→ **What you have to do**
Write out again the part that opens with the line containing "What is the actual" and closes with the line containing "1 centimetres", substituting "hiking path" for "dirt trail" and leaving everything else unchanged.
* begin Material for the task *
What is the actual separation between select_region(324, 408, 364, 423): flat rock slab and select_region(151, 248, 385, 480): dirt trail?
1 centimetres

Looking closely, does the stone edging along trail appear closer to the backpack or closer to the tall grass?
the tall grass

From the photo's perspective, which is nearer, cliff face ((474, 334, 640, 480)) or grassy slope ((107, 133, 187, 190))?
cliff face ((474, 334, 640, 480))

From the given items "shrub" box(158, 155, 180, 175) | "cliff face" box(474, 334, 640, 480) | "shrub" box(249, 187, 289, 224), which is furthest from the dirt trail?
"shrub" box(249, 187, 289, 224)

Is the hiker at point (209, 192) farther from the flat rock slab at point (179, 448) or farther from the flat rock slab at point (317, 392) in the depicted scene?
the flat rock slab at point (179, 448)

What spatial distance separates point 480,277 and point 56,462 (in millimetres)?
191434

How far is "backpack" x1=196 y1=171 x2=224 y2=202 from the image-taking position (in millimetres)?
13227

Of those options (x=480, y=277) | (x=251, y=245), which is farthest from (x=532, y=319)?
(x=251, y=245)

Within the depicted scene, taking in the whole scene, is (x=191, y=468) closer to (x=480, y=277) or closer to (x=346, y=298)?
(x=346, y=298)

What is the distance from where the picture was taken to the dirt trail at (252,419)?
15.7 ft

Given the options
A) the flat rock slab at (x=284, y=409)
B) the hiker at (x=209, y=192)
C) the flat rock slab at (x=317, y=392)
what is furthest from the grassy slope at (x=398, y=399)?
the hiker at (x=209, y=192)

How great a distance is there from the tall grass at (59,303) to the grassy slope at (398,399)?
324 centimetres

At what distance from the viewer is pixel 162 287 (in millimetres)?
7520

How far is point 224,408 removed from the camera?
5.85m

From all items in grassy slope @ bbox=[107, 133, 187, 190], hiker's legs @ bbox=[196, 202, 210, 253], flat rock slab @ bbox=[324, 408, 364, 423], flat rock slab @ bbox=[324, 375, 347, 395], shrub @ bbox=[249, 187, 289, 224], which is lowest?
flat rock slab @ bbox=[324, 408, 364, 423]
* end Material for the task *
* begin Material for the task *
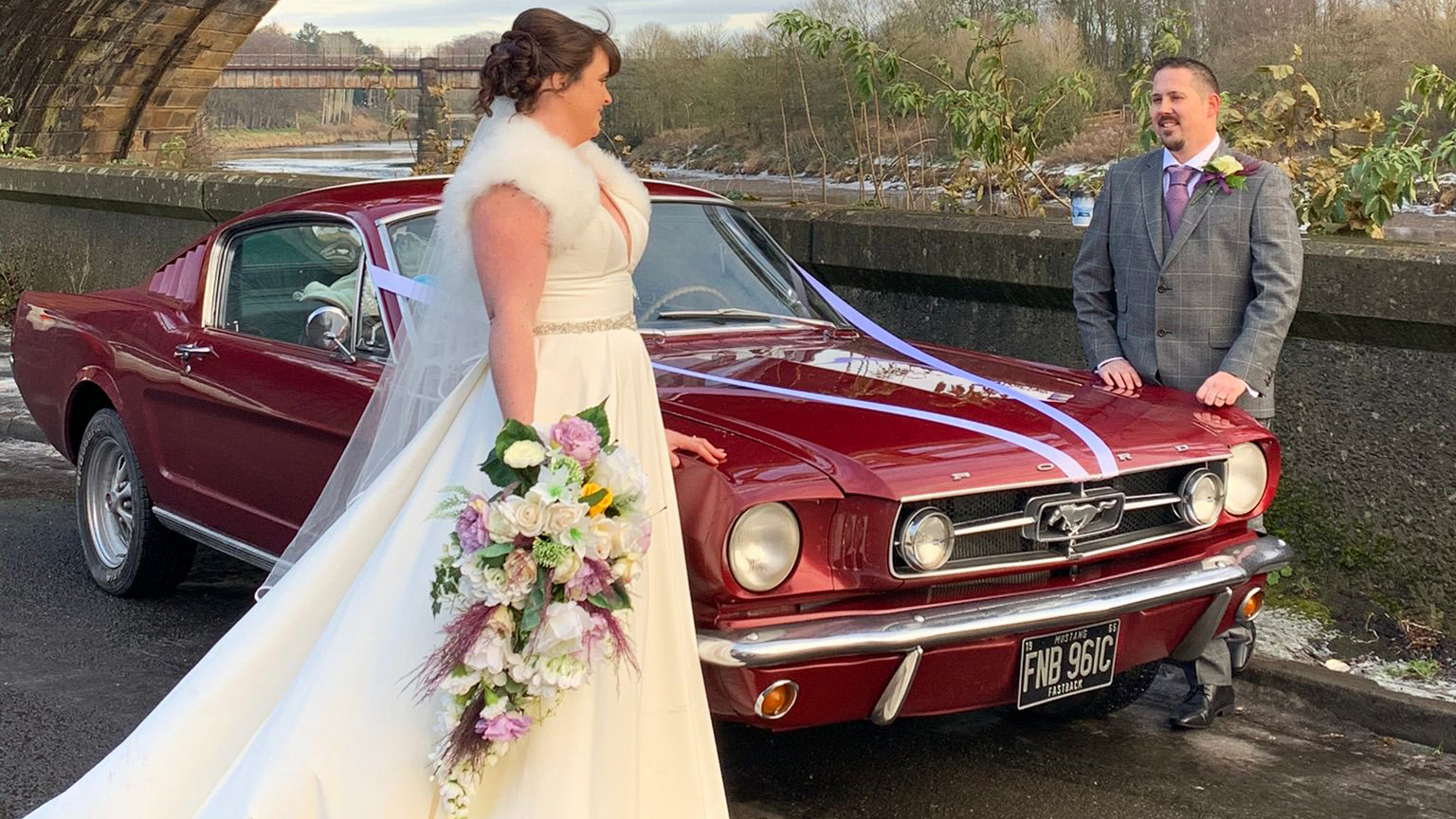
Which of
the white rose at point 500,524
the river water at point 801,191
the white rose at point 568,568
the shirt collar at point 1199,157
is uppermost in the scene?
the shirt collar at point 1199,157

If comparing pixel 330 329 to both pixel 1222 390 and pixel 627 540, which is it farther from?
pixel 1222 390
* end Material for the task *
→ **Answer for this exercise**
What is the actual separation between select_region(324, 408, 364, 423): flat rock slab and select_region(151, 248, 385, 480): hiking path?
1 centimetres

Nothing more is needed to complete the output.